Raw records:
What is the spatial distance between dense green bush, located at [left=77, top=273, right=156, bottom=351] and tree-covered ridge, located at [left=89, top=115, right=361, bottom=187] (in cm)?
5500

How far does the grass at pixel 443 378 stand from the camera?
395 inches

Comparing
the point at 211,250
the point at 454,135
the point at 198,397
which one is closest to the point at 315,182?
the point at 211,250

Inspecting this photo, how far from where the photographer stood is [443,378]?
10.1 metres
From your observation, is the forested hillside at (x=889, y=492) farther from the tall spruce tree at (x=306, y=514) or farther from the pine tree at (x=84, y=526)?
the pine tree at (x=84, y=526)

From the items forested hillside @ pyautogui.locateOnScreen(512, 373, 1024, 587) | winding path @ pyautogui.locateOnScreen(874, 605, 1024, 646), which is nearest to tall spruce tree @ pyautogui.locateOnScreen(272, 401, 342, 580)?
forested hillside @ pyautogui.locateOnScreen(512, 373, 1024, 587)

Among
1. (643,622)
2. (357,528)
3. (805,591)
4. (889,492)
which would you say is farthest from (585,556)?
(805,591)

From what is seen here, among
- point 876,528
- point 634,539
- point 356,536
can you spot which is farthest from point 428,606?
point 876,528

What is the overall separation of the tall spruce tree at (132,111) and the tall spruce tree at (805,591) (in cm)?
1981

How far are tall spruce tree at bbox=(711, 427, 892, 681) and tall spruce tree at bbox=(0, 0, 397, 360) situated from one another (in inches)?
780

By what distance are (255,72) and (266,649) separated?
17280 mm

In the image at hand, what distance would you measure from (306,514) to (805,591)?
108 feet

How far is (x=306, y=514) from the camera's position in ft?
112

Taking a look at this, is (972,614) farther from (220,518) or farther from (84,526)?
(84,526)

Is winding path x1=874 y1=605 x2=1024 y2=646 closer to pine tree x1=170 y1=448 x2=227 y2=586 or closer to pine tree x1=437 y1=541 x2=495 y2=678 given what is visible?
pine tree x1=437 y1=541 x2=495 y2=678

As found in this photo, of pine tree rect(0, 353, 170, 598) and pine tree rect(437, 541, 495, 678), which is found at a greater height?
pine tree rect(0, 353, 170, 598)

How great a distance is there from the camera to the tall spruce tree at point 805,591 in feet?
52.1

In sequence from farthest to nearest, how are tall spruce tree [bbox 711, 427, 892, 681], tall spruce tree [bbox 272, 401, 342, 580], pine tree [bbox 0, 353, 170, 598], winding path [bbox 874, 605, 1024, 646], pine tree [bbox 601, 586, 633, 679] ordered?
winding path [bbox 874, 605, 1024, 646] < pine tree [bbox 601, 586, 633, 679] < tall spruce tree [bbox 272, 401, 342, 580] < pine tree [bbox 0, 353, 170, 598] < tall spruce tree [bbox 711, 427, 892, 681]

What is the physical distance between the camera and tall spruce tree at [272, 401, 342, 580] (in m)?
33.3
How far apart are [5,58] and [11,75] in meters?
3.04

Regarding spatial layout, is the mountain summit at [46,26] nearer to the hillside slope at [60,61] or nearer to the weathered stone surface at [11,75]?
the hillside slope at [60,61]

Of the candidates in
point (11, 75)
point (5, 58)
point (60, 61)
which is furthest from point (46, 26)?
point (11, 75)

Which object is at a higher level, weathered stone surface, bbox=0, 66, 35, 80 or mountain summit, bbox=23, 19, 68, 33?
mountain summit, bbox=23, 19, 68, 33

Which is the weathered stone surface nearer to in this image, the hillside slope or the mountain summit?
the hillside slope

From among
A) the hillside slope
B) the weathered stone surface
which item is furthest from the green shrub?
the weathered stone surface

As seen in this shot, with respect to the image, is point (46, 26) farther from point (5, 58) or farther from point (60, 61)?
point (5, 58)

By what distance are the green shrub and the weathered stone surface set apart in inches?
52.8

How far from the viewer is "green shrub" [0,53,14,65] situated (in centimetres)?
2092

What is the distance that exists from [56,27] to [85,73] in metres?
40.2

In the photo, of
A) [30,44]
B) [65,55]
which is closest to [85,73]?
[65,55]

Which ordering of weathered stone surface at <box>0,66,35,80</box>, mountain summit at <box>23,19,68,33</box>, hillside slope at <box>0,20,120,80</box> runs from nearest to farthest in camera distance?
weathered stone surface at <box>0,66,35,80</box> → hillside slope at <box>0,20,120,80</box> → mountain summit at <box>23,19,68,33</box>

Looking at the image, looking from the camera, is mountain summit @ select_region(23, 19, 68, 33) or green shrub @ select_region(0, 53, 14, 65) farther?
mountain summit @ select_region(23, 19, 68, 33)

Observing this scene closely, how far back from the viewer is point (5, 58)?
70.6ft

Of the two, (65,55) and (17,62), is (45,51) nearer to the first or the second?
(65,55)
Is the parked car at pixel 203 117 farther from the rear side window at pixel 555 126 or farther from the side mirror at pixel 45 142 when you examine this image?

What the exercise asks >> Each line from the one containing "Which ordering of" through the end of the entries, both included, is to be returned exactly, with no other lines.

Solved problem >>
Which ordering of weathered stone surface at <box>0,66,35,80</box>, mountain summit at <box>23,19,68,33</box>, hillside slope at <box>0,20,120,80</box> runs from nearest to farthest in camera distance?
weathered stone surface at <box>0,66,35,80</box> → hillside slope at <box>0,20,120,80</box> → mountain summit at <box>23,19,68,33</box>

Looking at the image, looking from the camera, is mountain summit @ select_region(23, 19, 68, 33) or green shrub @ select_region(0, 53, 14, 65) farther?
mountain summit @ select_region(23, 19, 68, 33)

Observing this scene closely, how far back from the viewer is point (5, 58)?
70.6ft

Of the two, (65,55) and (17,62), is (45,51) nearer to the first or the second?
(65,55)
Is the parked car at pixel 203 117 farther from the rear side window at pixel 555 126 or farther from the side mirror at pixel 45 142 when you examine this image?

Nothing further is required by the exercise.